Globalization

Globalization

Globalization is the interaction and integration of individuals, organizations, and governments on a global scale. It is characterized by the cross-border movement of goods, information, employment, and culture.

Globalization allows businesses to find the most optimal inputs for their products, whether in relation to quality or cost-efficiency. Moreover, globalization paves the way for global investors to engage in various aspects like engineering, production, supply chain management, and logistics.

Features of Globalization

Recall that political cooperation and non-cooperation serve as a perspective to evaluate geopolitical entities, mainly those at the national or state level. However, globalization emerges primarily from economic and financial collaborations, driven predominantly by non-state actors like corporations, individuals, and organizations.

Globalization is characterized by economic and financial cooperation, such as active trade of goods and services, capital flows, currency exchange, and cultural and information exchange. Actors involved in globalization are inclined to look outside their country for access to new markets, talent, or education.

Anti-globalization or nationalism is the promotion of a country’s economic interests at the expense of or in opposition to those of other nations. Nationalism is characterized by limited economic and financial collaboration. Actors under this umbrella tend to prioritize domestic production and sales, minimize cross-border investments and capital movements, and limit foreign currency transactions.

Collaboration and globalization frequently go hand in hand (correlated). This means that political cooperation can promote or hasten globalization. Nonetheless, globalization also occurs in isolation.

Motivations for Globalization

Three potential gains from participating in globalization are:

  1. Increasing profits: There are two ways in which this can happen:
    • Increasing sales: This can be done by selling one’s products or services in new geographical regions.
    • Reducing costs: This can be done by sourcing cheaper inputs from different countries.
  2. Access to resources and markets: Companies looking for long-term access to resources such as people or raw materials may need to work together. They eventually end up globalizing to have access to these resources.

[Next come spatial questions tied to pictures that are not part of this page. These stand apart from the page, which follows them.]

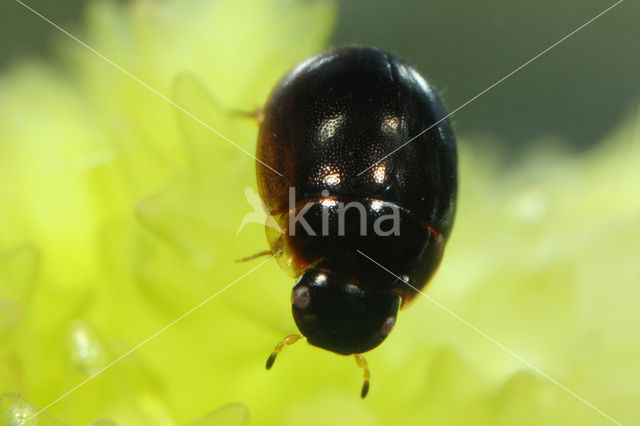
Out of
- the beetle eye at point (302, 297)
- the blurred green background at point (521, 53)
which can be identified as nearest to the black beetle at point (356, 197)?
the beetle eye at point (302, 297)

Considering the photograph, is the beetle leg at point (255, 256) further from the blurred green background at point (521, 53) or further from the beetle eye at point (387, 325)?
the blurred green background at point (521, 53)

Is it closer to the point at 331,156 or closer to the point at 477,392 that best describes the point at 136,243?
the point at 331,156

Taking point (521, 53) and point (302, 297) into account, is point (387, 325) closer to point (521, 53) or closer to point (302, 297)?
point (302, 297)

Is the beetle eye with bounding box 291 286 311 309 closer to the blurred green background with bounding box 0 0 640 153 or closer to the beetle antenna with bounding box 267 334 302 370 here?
the beetle antenna with bounding box 267 334 302 370

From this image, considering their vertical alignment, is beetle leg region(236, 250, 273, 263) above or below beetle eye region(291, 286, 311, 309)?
below

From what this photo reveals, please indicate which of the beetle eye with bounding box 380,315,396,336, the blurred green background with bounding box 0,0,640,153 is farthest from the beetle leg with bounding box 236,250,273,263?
the blurred green background with bounding box 0,0,640,153
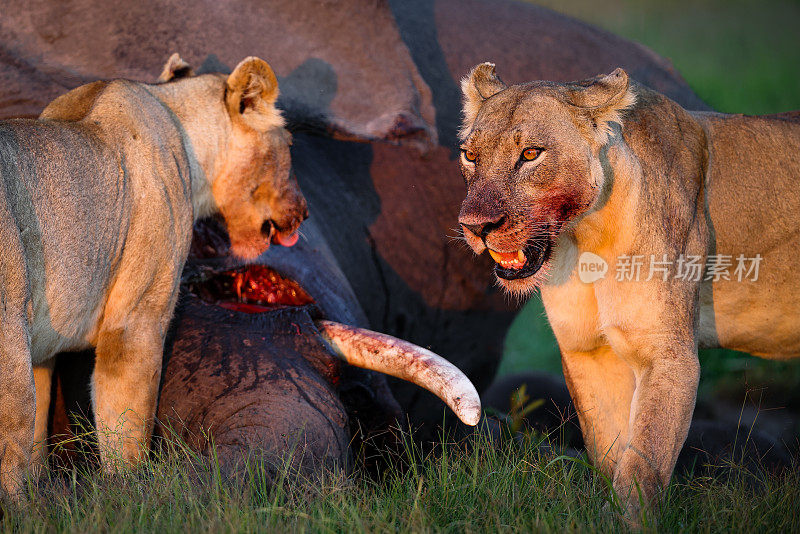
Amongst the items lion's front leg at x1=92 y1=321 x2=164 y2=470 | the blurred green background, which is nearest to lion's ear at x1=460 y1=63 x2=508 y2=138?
lion's front leg at x1=92 y1=321 x2=164 y2=470

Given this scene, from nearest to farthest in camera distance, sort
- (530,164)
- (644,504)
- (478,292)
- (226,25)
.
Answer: (644,504), (530,164), (226,25), (478,292)

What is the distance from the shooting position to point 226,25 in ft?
15.3

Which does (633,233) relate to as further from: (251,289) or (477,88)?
(251,289)

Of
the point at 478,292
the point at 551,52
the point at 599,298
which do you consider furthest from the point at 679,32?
the point at 599,298

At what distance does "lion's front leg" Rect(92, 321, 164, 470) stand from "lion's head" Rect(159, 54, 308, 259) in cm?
75

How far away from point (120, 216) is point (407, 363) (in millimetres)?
1033

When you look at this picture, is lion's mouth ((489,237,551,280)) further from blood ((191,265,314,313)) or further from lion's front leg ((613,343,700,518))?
blood ((191,265,314,313))

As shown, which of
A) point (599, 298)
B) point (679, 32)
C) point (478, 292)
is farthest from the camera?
point (679, 32)

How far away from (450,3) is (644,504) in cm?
378

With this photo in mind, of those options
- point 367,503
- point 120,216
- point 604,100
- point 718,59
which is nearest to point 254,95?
point 120,216

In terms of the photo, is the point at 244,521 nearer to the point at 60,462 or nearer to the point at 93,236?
the point at 93,236

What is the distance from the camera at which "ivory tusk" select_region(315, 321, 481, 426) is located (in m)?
3.22

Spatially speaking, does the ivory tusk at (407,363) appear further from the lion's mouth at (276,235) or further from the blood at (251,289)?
the lion's mouth at (276,235)

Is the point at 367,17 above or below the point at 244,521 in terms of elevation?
above
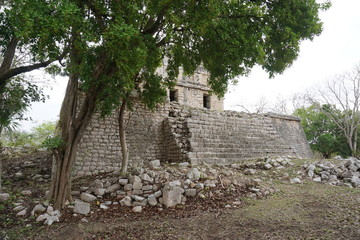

  3. Intrinsic gain: An activity’s intrinsic gain is a byproduct or consequence that results in a benefit that overlaps profit. Accelerated productivity as a result of learning new techniques is a good example.

Costs of Globalization

Potential disadvantages of globalization include:

Unequal Accrual of Economic and Financial Gains

Jobs are created in a foreign country if a company moves a manufacturing plant to that country. Consequently, this may occasion job losses in the home country. In addition, the foreign country’s businesses may have to compete with the corporation for workers and resources.

Lower Environmental, Social, and Governance Standards

Companies that operate in low-cost nations frequently adhere to the local regulations in those nations. Globalization can deplete human, administrative, and environmental resources if standards are lower in one country than in another. Under such circumstances, businesses ultimately lower their production standards.

Political Consequences

Globalization can lead to income and wealth inequality, as some countries gain jobs while others lose them due to businesses moving abroad. This inequality can reduce political and economic cooperation.

Interdependence

Increased economic and financial cooperation could make businesses more reliant on foreign resources for their supply chains. This, in turn, could make countries more reliant on foreign countries for certain resources.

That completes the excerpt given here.